His father recognised his aptitude for drawing and perhaps at the suggestion of his relative Giuseppe Servolini sent him 1820 to study at the Academy of Florence. A work he had executed in 1822 at the age of seventeen, Filippo II sorprende la regina nella prigione del figlio, was shown in the Florentine Exhibition of 1828. Further paintings with historical subjects were shown in the Florentine Exhibitions of 1829, 1931 and 1832 and the Francesca da Rimini of 1830 was exhibited the following year in Milan.

He won a scholarship to continue his studies 1832 in Rome, returning 1835 to Florence. In 1838 Servolini was nominated "assistant master of Drawing" to Tommaso Gazzarrini and a year later professor at the Academy followed by his nomination 1844 as assistant to the 'master of Painting', who was then Giuseppe Bezzuoli, the latter however frequently absent and Servolini taught on his behalf. Bezzuoli died in 1855 and Servolini succeeded him in this position until 1860 when he was appointed professor for the higher teaching of painting, alongside Enrico Pollastrini, at that time director of the Academy, and Antonio Ciseri. He held this position until 1874, when he was first placed on temporary leave and then retired and paid off, while retaining his rank, office and study rooms in the school until his death.

In the eighteen-fifties and sixties the Academy was in crisis with a "war against the Academy" by the new Società Promotrice that organised their exhibition every year in Florence with "bitter disputes dividing the artists, factional critics and an aggressively harnessed academy" . Servolini withdrew, isolating himself and became largely forgotten but it gave him the chance of moving away from academic fashion towards a different world which he painted in an entirely different style (Maternità, Ritratto di giovane signora N. D. Caterina Matzeu)
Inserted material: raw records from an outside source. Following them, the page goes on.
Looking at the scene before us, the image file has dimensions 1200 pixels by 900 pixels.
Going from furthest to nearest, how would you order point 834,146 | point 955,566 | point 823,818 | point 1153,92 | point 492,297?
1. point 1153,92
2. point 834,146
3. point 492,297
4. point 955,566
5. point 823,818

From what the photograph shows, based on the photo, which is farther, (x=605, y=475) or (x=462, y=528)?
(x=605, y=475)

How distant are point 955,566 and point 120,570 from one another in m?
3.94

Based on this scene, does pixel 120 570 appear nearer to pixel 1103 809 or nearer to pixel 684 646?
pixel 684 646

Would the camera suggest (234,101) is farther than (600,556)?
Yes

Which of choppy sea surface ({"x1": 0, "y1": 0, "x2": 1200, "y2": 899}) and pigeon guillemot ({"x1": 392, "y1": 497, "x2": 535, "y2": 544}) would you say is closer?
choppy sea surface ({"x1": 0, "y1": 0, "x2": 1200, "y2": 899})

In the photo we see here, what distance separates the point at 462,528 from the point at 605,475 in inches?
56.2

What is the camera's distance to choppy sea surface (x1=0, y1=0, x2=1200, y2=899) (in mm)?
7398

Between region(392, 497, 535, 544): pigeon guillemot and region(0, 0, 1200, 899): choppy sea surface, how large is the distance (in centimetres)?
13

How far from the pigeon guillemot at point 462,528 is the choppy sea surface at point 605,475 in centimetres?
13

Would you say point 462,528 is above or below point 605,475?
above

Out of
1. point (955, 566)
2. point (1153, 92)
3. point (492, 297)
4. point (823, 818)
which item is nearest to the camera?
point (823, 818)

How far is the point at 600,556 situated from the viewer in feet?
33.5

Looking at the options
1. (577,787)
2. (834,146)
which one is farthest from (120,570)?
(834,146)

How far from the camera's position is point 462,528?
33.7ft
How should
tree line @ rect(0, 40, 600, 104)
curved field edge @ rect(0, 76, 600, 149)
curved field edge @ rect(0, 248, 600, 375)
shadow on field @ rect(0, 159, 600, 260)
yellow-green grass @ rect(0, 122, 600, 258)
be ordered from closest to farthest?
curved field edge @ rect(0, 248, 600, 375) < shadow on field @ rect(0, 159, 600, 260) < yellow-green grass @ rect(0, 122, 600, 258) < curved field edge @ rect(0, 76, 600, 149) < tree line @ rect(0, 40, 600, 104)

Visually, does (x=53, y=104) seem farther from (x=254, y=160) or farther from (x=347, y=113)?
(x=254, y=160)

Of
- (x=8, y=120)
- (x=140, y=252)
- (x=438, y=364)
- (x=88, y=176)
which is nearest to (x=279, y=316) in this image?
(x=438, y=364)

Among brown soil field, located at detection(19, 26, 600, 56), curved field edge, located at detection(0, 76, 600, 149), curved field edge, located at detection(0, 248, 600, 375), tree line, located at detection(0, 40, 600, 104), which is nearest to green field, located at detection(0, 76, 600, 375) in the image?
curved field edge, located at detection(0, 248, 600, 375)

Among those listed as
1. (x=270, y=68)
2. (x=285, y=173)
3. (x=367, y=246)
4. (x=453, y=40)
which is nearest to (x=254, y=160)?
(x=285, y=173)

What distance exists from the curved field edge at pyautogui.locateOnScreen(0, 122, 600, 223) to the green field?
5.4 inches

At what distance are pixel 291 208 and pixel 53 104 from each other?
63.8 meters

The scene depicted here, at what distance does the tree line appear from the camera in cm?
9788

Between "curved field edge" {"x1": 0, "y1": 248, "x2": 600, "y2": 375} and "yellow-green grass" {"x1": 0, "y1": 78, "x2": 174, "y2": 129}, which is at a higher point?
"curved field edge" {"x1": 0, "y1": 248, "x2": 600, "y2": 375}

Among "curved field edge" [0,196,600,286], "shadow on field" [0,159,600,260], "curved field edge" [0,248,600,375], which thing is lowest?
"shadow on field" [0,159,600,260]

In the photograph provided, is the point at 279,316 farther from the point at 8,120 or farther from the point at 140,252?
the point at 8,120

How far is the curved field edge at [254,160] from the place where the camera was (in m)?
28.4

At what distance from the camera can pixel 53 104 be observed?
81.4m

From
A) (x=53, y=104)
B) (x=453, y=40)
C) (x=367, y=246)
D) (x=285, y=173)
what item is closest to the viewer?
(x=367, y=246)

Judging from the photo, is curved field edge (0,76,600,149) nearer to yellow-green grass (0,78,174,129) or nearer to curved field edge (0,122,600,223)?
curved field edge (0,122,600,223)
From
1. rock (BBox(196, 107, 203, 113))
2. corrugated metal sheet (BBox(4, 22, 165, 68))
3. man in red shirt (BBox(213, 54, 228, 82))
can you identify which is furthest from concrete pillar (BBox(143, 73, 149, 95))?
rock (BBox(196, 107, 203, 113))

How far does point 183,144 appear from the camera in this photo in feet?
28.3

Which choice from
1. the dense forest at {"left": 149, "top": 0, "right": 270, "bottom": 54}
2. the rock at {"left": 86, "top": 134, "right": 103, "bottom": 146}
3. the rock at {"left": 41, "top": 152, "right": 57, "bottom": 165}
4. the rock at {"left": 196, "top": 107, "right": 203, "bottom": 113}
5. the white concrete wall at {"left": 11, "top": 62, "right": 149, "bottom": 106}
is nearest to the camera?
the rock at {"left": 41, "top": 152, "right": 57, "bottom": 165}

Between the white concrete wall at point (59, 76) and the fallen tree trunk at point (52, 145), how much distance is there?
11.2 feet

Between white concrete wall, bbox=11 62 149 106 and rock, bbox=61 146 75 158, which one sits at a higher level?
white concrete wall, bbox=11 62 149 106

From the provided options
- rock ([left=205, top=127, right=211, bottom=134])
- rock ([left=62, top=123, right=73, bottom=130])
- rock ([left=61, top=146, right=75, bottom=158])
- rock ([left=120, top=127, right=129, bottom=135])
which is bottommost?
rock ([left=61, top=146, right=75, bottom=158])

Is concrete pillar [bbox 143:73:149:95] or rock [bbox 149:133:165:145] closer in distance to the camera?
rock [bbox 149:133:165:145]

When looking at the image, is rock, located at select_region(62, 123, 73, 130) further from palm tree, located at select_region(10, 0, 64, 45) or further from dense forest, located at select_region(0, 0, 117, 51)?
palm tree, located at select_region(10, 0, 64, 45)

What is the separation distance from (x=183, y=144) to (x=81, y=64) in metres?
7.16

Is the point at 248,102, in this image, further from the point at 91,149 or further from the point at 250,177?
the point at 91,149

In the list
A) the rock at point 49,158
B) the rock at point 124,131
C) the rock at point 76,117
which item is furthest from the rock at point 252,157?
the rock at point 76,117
Servolini had been entrusted with the education of a young man from a wealthy English family, which had naturalised in Florence: Frederick Stibbert who became his friend and patron commissioning portraits and large historical paintings and to visit Venice, Milan and Paris. At Servolini's death Frederick Stibbert purchased a burial place in the Antella cemetery and provided for the funeral honours. A number of his paintings are stored in the Stibbert Museum.